Mehr als 33'000 Menschen im Gazastreifen getötet

Der Krieg im Gazastreifen war durch den beispiellosen Grossangriff der Hamas auf Israel am 7. Oktober ausgelöst worden, bei dem nach israelischen Angaben etwa 1170 Menschen getötet sowie rund 250 weitere als Geiseln in den Gazastreifen verschleppt wurden.

Israel geht seither massiv militärisch im Gazastreifen vor. Dabei wurden nach Angaben des von der Hamas kontrollierten Gesundheitsministeriums, die sich nicht unabhängig überprüfen lassen, bisher mehr als 33'000 Menschen getötet.
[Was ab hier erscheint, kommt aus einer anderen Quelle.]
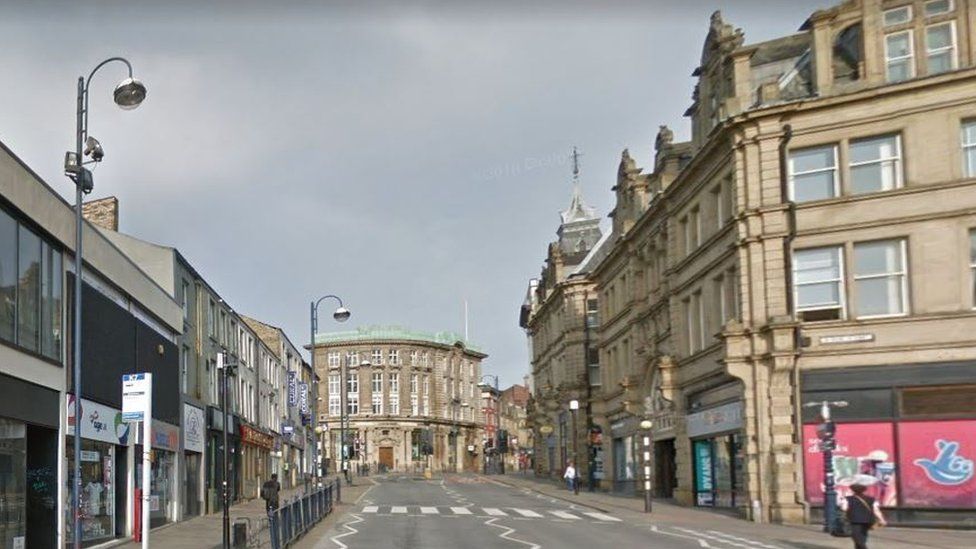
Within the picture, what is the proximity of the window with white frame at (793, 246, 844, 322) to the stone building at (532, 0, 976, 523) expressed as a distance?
0.15ft

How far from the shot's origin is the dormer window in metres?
31.7

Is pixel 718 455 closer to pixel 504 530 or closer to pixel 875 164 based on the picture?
pixel 504 530

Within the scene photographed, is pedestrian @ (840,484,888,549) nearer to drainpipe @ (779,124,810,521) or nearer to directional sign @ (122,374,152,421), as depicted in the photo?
directional sign @ (122,374,152,421)

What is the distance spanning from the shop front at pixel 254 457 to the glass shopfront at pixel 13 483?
29524 mm

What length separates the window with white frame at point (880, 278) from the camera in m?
31.3

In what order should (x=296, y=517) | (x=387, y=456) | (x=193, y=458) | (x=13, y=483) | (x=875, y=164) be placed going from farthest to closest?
(x=387, y=456)
(x=193, y=458)
(x=875, y=164)
(x=296, y=517)
(x=13, y=483)

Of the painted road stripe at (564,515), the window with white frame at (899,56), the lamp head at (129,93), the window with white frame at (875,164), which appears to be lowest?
the painted road stripe at (564,515)

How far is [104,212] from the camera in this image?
40.3m

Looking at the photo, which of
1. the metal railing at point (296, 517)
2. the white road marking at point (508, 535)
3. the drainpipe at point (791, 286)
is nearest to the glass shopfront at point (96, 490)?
the metal railing at point (296, 517)

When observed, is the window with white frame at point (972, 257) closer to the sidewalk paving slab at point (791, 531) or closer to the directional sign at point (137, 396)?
the sidewalk paving slab at point (791, 531)

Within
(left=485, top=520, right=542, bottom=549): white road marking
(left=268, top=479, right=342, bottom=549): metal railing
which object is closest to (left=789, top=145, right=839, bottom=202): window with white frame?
(left=485, top=520, right=542, bottom=549): white road marking

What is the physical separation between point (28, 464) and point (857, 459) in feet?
73.3

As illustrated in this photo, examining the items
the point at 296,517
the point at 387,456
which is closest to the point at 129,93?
the point at 296,517

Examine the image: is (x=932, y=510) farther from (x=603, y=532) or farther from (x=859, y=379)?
(x=603, y=532)
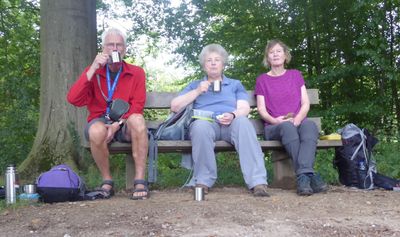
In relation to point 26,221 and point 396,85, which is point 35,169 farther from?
point 396,85

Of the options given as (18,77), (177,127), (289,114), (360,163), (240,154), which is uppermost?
(18,77)

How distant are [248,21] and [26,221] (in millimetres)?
7780

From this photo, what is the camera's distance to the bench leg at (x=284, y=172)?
17.0ft

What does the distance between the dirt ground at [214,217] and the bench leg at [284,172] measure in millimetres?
723

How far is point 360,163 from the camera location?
202 inches

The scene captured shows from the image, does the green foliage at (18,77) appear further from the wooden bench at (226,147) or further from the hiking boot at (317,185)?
the hiking boot at (317,185)

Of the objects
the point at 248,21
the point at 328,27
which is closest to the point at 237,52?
the point at 248,21

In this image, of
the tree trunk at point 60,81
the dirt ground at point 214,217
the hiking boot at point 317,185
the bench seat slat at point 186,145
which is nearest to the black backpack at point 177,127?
the bench seat slat at point 186,145

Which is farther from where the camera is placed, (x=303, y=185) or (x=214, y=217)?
(x=303, y=185)

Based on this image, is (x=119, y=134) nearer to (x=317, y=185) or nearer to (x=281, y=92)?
(x=281, y=92)

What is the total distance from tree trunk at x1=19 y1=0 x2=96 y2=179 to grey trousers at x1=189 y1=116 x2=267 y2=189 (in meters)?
2.27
Die Kinderhilfsorganisation prangerte die verheerenden Folgen des Kriegs für rund eine Million Kinder im Gazastreifen an. «Wir schulden den Kindern in Gaza die Achtung ihrer Rechte und eine menschenwürdige Zukunft», erklärte der Geschäftsführer von Save the Children Deutschland, Florian Westphal.

Die Hilfsorganisation Ärzte ohne Grenzen warf Israel die «systematische und vorsätzliche Zerstörung» des Gesundheitssystems im Gazastreifen vor. «Kein Gesundheitssystem der Welt kann mit dem Ausmass und der Art von Verletzungen umgehen, mit denen wir täglich konfrontiert sind», sagte «Ärzte ohne Grenzen»-Vertreterin Amber Alayyan.